Oprócz różnych uroczystości, odbywających się w rocznicę sowieckiej agresji na Polskę, do obchodów 17 września przyłączyli się także kibice piłkarscy. W Gdańsku podczas meczu Lechii z Wisłą Kraków kibice gospodarzy wywiesili na trybunie transparent z hasłem: "17.09.1939 - czwarty rozbiór Polski". Dla młodszego pokolenia biało-zielonych to była z pewnością żywa lekcja historii, w odróżnieniu od suchych faktów przekazywanych w szkole. Zresztą Lechia nie jest jedynym klubem, którego kibice przygotowują oprawy o treści patriotycznej.

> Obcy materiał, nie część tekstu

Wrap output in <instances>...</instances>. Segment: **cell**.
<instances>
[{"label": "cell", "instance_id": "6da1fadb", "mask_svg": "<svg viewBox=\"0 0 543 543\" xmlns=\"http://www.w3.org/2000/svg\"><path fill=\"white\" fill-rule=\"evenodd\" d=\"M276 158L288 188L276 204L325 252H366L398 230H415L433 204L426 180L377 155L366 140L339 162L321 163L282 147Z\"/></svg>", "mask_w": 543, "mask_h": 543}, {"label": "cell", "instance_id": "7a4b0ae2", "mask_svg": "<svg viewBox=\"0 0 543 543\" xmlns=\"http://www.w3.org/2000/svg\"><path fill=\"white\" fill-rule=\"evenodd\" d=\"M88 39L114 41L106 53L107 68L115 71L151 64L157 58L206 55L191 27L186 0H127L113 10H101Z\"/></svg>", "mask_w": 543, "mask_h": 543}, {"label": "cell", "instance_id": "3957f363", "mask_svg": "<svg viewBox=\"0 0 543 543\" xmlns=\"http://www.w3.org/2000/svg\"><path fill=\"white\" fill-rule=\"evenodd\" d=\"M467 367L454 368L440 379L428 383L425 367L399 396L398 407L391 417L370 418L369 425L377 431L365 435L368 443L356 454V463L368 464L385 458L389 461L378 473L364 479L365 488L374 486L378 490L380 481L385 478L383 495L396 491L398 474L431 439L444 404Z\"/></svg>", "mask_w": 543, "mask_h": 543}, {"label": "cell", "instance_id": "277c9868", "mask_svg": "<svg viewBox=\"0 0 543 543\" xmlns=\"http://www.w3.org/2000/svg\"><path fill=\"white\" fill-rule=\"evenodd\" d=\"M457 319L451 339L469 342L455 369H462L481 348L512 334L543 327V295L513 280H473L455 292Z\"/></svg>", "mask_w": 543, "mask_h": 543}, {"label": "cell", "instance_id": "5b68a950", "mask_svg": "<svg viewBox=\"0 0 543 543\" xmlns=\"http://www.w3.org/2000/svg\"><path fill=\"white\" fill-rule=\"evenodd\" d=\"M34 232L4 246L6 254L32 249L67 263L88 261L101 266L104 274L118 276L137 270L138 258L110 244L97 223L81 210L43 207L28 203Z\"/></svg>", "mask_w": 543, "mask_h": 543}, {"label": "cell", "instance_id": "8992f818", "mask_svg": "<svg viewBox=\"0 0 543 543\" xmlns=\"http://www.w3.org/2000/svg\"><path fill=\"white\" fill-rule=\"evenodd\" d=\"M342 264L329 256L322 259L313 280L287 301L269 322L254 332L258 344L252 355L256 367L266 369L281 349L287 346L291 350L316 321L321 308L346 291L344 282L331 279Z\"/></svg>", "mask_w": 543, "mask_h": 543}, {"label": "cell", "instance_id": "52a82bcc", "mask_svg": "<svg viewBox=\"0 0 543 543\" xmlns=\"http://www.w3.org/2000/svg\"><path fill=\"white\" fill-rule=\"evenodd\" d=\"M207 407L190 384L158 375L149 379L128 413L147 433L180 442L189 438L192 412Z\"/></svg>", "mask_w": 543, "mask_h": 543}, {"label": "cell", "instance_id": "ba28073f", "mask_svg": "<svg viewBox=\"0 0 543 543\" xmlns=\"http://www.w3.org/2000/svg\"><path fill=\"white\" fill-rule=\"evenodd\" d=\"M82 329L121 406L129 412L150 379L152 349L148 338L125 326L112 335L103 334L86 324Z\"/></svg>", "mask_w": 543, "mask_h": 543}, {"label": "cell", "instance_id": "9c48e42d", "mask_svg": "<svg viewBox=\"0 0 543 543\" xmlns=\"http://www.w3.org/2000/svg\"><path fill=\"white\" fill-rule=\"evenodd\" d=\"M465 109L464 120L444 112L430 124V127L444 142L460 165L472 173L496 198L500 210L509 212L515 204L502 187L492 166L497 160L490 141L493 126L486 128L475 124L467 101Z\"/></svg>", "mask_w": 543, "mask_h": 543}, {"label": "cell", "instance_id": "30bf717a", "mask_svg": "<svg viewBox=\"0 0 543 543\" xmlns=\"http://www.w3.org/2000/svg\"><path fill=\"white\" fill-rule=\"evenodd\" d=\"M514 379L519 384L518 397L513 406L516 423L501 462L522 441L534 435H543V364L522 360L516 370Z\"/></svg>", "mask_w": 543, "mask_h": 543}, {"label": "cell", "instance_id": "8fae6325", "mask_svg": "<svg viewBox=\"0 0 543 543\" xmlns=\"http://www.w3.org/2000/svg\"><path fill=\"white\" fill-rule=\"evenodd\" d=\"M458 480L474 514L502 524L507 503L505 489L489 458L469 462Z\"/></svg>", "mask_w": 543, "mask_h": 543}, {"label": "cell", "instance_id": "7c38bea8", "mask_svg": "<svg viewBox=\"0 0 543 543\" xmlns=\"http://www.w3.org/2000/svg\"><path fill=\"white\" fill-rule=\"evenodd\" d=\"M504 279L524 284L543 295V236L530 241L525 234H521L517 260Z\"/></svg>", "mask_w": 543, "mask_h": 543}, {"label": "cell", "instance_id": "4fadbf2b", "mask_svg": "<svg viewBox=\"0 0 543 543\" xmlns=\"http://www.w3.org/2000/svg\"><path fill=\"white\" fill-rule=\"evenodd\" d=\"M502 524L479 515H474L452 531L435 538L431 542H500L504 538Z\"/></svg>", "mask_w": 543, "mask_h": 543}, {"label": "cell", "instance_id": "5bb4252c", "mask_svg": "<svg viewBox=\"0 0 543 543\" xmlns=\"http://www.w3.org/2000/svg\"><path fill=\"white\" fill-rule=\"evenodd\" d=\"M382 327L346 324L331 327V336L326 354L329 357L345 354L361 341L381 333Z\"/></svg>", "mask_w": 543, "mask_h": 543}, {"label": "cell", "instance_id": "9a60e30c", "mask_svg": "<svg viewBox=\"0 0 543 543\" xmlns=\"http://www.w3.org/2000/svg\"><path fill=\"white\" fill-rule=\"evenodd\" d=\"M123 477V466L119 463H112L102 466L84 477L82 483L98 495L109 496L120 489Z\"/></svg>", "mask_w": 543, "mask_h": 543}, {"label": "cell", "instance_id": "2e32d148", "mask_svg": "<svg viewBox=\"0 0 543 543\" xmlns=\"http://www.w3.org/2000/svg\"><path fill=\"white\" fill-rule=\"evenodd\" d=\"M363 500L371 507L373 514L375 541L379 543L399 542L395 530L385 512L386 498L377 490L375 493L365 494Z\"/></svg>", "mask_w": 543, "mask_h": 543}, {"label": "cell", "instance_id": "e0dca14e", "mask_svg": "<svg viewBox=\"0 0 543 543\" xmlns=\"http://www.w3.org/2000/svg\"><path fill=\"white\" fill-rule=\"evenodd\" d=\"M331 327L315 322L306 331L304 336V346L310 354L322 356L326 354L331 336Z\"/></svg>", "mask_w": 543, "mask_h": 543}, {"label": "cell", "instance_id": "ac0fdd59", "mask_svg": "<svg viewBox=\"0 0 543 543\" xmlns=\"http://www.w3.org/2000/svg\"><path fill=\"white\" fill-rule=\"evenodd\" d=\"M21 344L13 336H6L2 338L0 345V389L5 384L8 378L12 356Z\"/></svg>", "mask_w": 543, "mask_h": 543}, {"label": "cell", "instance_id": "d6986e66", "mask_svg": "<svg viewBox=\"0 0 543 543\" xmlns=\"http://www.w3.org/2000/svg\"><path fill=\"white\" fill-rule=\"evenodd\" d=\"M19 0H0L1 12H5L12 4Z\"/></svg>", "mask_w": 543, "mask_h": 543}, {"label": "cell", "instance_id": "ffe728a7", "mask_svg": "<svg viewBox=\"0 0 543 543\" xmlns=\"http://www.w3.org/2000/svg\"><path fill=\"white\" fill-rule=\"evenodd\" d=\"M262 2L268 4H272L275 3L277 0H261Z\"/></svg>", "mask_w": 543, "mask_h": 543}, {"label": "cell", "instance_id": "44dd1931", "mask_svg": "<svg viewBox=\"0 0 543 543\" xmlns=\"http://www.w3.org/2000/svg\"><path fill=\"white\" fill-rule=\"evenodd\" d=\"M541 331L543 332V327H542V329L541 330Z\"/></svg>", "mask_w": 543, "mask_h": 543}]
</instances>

Kibice warszawskich klubów - Legii oraz Polonii - upamiętniali wielokrotnie na trybunach Powstanie Warszawskie. Zresztą nie trzeba daleko szukać - w naszym regionie zarówno w Białymstoku, jak też w Łomży czy Suwałkach pojawiały się patriotyczne oprawy, a ostatnio także kibice Sparty Szepietowo upamiętnili obchodzony dziś Dzień Polskiego Państwa Podziemnego.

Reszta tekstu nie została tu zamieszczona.